[Assignment] Please make an exact copy of the listing, without the pictures.

-- Dataset section follows --

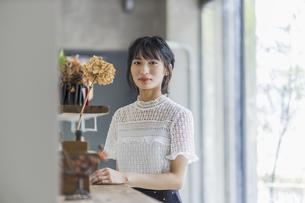 若い日本人女性のポートレートの写真素材 [FYI04926826]
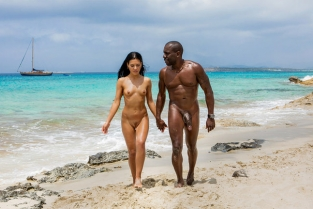 Blacked - Spring Break BBC Apolonia Lapiedra & Joss Lescaf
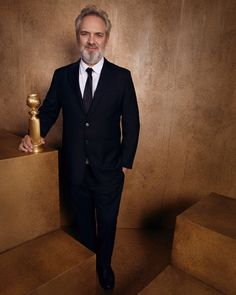"""Sam Mendes - winner of the Best Director Award for his work on """"1917"""" - poses backstage for his official portrait at the 77th Golden Globes Awards - January 5, 2020. Golden Globe Nominations, Golden Globe Award, Golden Globes, Annette Benning, Best Television Series, Kaitlyn Dever, Sam Mendes, Best Screenplay, Natasha Lyonne"""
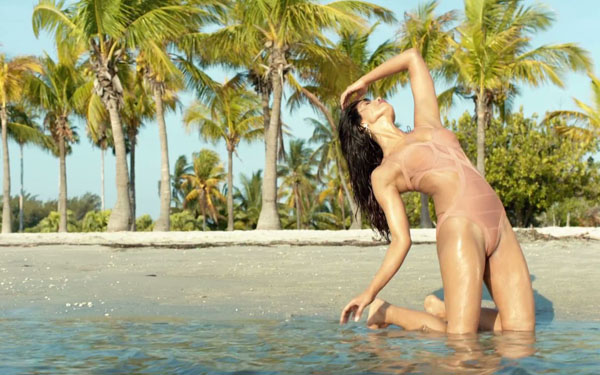 Priyanka Chopra sexiest pictures from her hottest photo shoots. (5)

-- Dataset section concluded --

[Solution to the problem]
 若い日本人女性のポートレートの写真素材 [FYI04926826]
 Blacked - Spring Break BBC Apolonia Lapiedra & Joss Lescaf
"""Sam Mendes - winner of the Best Director Award for his work on """"1917"""" - poses backstage for his official portrait at the 77th Golden Globes Awards - January 5, 2020. Golden Globe Nominations, Golden Globe Award, Golden Globes, Annette Benning, Best Television Series, Kaitlyn Dever, Sam Mendes, Best Screenplay, Natasha Lyonne"""
 Priyanka Chopra sexiest pictures from her hottest photo shoots. (5)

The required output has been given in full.